DOCUMENT PASSAGE: Begin
The EPSRC Centre for Doctoral Training (CDT) in Renewable Energy Northeast Universities (ReNU)is a collaborative doctoral training programme run by the Universities of Northumbria, Newcastle and Durham. In addition to undertaking an individual scientific research project at one of the three partner Universities, doctoral candidates will engage with added value training opportunities, for example in business, innovation and internationalisation through a 4-year training programme that has been designed to maximise the benefits of a cohort approach to doctoral training. The start date is 1st October 2021.
Modelling disorder in Mg-ion battery cathode materials
A problem with developing new materials for battery cathodes is that while the fully charged material may fill the requirements for an ideal cathode (e.g. thermodynamic stability, ion conduction), the actual performance during use may be lower than expected. For example, in the high voltage spinel cathode LiNi0.5Mn1.5O4 (LNMO) the disordering of Ni/Mn results in the formation of Mn2+ ions that dissolve into the electrolyte. Knowledge of atomic disorder in these materials, and how this relates to charge transport and chemical stability, is crucial for optimising their performance during operation.
We will combine quantum chemistry, statistical techniques and high-performance computing to predict the materials performance of chalcogenide spinel battery cathode materials. The chalcogenide spinels show good Mg-ion mobility, with a diffusion activation energy <650 meV; initial studies have identified candidate cathode materials (MgB2S4 with B = Cr, Ti, Mn). Mixed S/Se spinels provide the possibility of tuning optical and electronic properties via anion stoichiometry and disorder, a currently unexplored research area.
In year one we will use density functional theory to predict the compounds that will optimise cathode performance. In years two/three we will develop a cluster expansion model to consider i) the impact of anion disorder on performance (charge/discharge rates, cell voltage and chemical stability) and ii) whether disorder can be utilised for further optimisation. In the final year, to enable comparison with experiment, we will predict the vibrational spectra of the disordered materials. We will use best practice in research software engineering to ensure that the methods and codes developed can be used by the wider research community (see, for example, our package: dx.doi.org/10.21105/joss.00797). This project builds on our expertise modelling defects and vibrations in complex energy materials and complements a growing programme of electrochemical research at Northumbria .
This project is supervised by Dr Lucy Whalley. For informal queries, please contact [Email Address Removed]
The application closing date is 7 February 2021 and we will aim to have the interviews take place in early March. Please note that interviews, should they be arranged, will be online rather than in person due to COVID-19.
Eligibility and How to Apply
Please note eligibility requirement:
• Academic excellence of the proposed student i.e. 2:1 (or equivalent GPA from non-UK universities [preference for 1st class honours]); or a Masters (preference for Merit or above); or APEL evidence of substantial practitioner achievement.
• Appropriate IELTS score, if required.
• Applicants cannot apply for this funding if currently engaged in Doctoral study at Northumbria or elsewhere.
For further details of how to apply, entry requirements and the application form, see:
https://www.northumbria.ac.uk/research/postgraduate-research-degrees/how-to-apply/
Please note that applications must include all of the following to be considered:
- A research proposal of approximately 1,000 words (not a copy of the advert), and include the advert reference (e.g. ReNU21/…).
- You must upload with your application at least 2 reference letters
Deadline for applications: 7 February 2021
Start Date: 1 October 2021
Northumbria University takes pride in, and values, the quality and diversity of our staff. We welcome applications from all members of the community.
* please note: to be classed as a Home student, candidates must meet the following criteria:
• Be a UK National (meeting residency requirements), or
• have settled status, or
• have pre-settled status (meeting residency requirements), or
• have indefinite leave to remain or enter.
If a candidate does not meet the criteria above, they would be classed as an International student.
DOCUMENT PASSAGE: End
TASK ITEM: Rewrite the studentship advert starting at "This project is" and ending at "due to COVID-19.", putting "by video call" in place of "online".
INPUT DATA: Begin
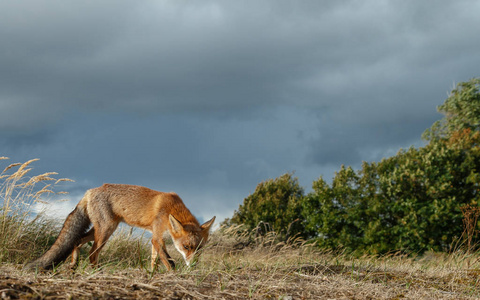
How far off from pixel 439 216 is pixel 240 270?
10.8 m

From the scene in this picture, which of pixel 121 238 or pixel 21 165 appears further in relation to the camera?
pixel 121 238

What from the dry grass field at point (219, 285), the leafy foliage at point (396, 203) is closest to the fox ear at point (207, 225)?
the dry grass field at point (219, 285)

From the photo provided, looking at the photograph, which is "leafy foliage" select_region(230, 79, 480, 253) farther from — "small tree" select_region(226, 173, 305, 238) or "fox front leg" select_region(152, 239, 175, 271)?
"fox front leg" select_region(152, 239, 175, 271)

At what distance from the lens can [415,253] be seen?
14180 millimetres

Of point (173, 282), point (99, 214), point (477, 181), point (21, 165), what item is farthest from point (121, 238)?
point (477, 181)

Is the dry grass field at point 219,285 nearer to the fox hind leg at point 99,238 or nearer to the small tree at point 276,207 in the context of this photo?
the fox hind leg at point 99,238

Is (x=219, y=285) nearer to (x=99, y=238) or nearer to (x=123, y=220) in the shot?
(x=99, y=238)

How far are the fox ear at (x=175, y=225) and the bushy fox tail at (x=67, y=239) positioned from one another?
178 centimetres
INPUT DATA: End
WRITTEN SOLUTION:
This project is supervised by Dr Lucy Whalley. For informal queries, please contact [Email Address Removed]
The application closing date is 7 February 2021 and we will aim to have the interviews take place in early March. Please note that interviews, should they be arranged, will be by video call rather than in person due to COVID-19.